EnqueueZero Techshack 2018-51

Kia ora! I am the creator of Enqueue Zero (https://enqueuezero.com), a site that explains code principles to Developers/DevOps/Sysadmins. This site is updated under a single man team since 2018. The EnqueueZero Updates ${YEAR}.${WEEK} series is comprised of a bunch of interesting posts I wrote or found on the Internet. More importantly, I hope these posts would please you.

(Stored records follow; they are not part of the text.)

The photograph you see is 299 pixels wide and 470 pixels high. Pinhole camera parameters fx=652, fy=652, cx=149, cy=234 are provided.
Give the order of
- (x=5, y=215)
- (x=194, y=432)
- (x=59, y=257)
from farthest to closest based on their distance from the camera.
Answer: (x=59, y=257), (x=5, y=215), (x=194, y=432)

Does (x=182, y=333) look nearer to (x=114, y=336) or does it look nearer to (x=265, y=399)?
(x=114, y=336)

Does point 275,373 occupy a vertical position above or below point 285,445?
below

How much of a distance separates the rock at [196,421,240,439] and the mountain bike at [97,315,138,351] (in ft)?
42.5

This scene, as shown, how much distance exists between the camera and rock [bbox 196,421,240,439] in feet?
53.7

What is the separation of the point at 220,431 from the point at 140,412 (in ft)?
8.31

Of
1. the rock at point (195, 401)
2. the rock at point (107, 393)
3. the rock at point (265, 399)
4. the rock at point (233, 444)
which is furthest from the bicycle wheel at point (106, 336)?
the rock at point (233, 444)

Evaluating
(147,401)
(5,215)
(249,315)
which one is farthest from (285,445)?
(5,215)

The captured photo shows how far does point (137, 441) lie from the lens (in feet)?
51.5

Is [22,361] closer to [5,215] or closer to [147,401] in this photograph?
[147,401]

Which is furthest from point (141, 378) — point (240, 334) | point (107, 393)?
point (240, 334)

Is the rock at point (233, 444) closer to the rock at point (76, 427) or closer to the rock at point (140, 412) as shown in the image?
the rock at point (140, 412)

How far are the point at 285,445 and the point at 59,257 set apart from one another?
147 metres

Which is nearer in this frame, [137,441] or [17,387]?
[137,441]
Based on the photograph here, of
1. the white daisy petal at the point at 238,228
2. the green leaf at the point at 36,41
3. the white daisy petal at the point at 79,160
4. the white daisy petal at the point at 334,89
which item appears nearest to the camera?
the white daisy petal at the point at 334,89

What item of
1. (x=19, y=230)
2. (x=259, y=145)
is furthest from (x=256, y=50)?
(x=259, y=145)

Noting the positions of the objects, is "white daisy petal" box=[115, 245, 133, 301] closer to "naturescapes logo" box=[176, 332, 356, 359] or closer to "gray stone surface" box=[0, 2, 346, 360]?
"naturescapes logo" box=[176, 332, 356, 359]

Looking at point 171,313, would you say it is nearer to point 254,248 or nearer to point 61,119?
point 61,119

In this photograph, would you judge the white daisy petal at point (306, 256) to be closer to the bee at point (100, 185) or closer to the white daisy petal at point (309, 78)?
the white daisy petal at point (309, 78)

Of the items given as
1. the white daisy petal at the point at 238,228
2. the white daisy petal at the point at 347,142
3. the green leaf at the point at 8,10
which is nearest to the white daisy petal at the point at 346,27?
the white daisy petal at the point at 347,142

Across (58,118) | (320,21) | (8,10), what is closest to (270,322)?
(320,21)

To help me more motivated and keep this website ad-free, appreciate your kind donation!

Enjoy reading this week's posts.

Status Site

✨ enqueuezero.com ✨

The status site is an individual website listing the particular component statuses that make up the product.

It shows below two information:

Display the status of each function of the business.
Display A list of incidents organized on a daily basis. If nothing happens, show "No incidents reported.", otherwise, show the details of the incidents, such as when the incidents were detected, how the incidents were handled, and when the incidents were resolved.

It has below goals:

Show how reliable the platform is.
Show how well the platform is recovering from failure.
Show how performance is as it evolves.

The status site shows the statuses of components of the product. It's about to be transparent to users. Users know exactly where to look where there is downtime and staffs will be acting on the information they know is up-to-date.

Availability

✨ enqueuezero.com ✨

The availability clearly defines how well the system succeeds in providing services to the customers. Improving the availability of the service is hard. Note that the important thing is not to deliver the agreed SLA but to happy customers. If the numbers are good, but customers are not satisfied, then you need to reconsider the whole thing, set the right measurement target, and validate that again.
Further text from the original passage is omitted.